■ WHAT IS ASKED
Copy the part of the entries below that opens with the line containing "Which sequence of" and closes with the line containing "2. manicured grass @ box(147, 284, 211, 317)", swapping "nearest" for "closest" and keeping everything else the same.

■ GIVEN ENTRIES

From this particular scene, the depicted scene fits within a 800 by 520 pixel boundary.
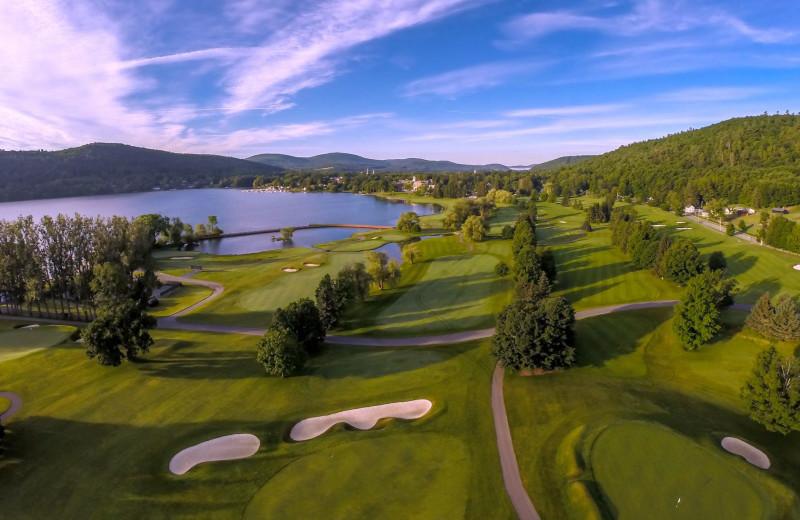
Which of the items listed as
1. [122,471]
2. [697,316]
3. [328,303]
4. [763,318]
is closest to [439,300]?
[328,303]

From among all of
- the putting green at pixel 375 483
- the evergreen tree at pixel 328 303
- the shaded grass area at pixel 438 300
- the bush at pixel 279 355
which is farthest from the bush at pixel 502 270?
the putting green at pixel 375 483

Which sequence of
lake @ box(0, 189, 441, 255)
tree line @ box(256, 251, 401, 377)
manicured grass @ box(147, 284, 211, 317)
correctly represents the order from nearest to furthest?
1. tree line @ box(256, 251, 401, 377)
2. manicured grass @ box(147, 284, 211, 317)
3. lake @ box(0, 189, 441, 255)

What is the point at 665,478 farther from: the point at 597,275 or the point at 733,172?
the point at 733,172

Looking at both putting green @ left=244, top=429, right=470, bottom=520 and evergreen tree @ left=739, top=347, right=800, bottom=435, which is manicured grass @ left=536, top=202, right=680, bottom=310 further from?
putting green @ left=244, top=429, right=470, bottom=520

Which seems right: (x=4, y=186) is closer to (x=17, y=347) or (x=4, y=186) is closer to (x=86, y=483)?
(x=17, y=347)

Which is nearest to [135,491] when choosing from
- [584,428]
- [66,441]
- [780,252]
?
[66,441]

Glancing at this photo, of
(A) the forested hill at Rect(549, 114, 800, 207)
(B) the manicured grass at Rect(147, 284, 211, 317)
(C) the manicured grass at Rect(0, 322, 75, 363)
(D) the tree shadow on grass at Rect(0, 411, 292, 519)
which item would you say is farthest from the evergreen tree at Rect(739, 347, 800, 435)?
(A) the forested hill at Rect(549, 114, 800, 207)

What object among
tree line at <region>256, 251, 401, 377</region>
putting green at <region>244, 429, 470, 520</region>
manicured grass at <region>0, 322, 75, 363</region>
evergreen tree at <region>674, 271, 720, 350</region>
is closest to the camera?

---

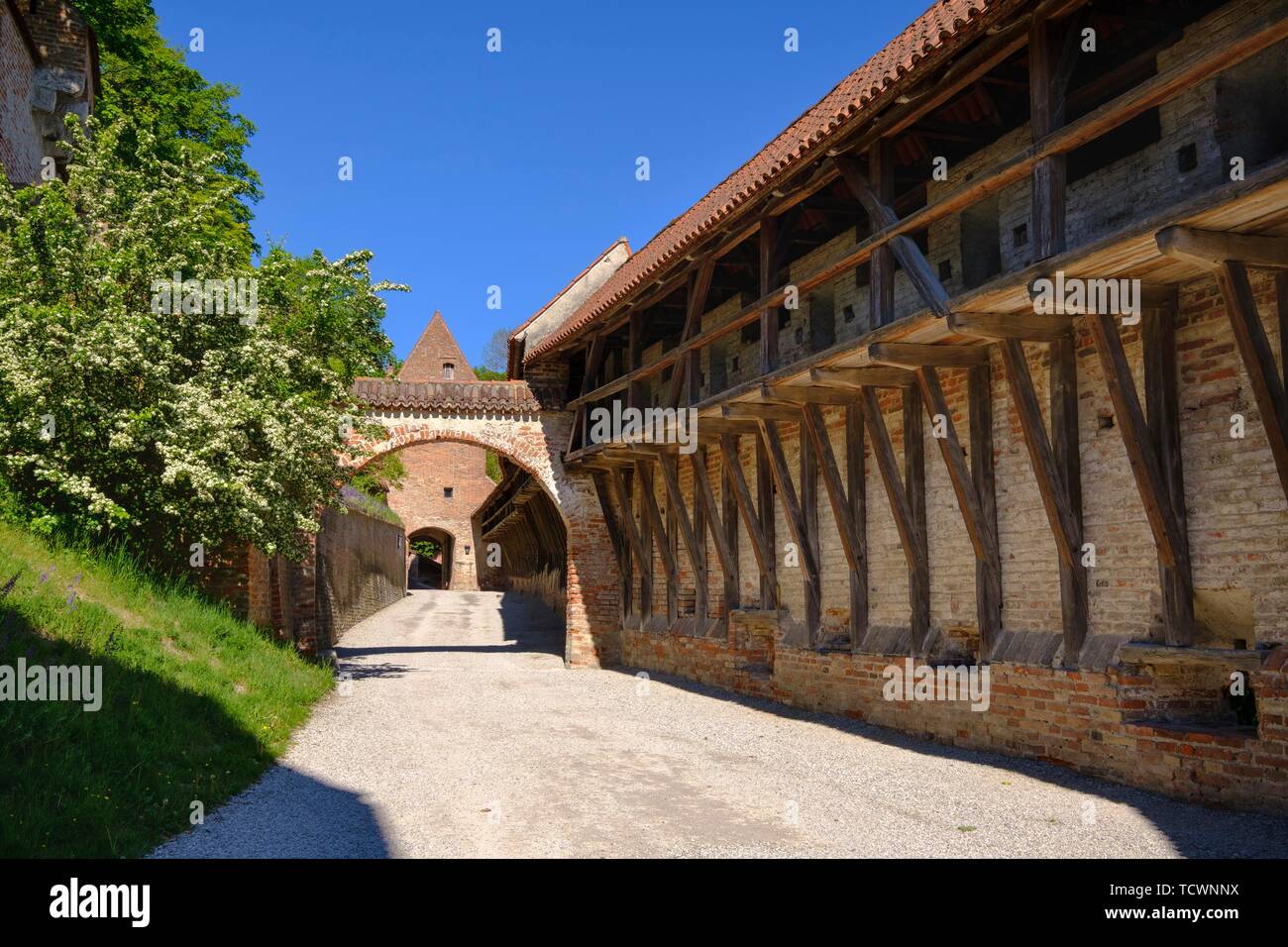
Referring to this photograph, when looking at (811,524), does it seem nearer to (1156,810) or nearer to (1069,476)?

---

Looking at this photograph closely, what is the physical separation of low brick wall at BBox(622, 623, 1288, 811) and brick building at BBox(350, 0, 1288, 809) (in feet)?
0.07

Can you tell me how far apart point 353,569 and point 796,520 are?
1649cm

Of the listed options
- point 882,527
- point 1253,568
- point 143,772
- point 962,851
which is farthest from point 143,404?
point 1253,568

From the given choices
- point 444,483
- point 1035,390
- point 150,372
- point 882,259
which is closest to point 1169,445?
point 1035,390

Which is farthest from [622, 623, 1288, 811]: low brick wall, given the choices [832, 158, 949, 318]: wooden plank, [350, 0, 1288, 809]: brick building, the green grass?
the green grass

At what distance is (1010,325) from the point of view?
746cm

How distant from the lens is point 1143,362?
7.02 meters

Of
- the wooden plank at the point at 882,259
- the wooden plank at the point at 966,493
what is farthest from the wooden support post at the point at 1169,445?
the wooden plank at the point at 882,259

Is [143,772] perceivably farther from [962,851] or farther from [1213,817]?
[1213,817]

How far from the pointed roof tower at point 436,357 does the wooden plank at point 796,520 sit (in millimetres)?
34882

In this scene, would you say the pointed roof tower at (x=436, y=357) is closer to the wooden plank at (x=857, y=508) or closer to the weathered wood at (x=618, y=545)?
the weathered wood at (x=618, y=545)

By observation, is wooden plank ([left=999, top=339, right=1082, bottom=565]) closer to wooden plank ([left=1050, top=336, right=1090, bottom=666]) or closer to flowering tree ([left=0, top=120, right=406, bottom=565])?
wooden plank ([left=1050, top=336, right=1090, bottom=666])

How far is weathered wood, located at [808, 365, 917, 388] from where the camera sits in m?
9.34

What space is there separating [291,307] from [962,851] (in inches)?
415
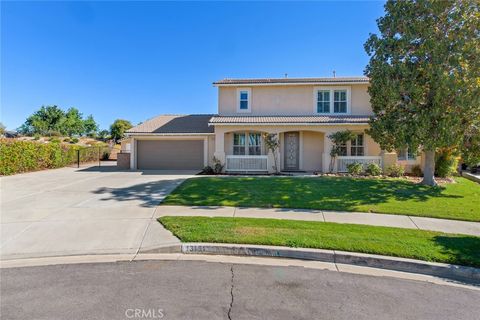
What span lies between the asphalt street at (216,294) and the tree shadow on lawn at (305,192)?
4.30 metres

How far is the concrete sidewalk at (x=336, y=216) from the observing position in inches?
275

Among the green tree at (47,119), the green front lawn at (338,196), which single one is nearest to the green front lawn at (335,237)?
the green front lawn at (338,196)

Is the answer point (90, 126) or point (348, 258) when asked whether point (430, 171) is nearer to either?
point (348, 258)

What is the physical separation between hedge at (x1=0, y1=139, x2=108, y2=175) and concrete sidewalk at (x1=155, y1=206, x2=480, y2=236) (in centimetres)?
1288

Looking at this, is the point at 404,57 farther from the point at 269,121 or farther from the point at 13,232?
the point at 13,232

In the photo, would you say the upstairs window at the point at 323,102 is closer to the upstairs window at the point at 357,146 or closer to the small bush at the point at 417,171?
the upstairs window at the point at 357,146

■ RESULT OF THE EXERCISE
Which sequence of
lake @ box(0, 189, 441, 255)
tree line @ box(256, 251, 401, 377)
manicured grass @ box(147, 284, 211, 317)
correctly represents the order from closest to furthest?
1. tree line @ box(256, 251, 401, 377)
2. manicured grass @ box(147, 284, 211, 317)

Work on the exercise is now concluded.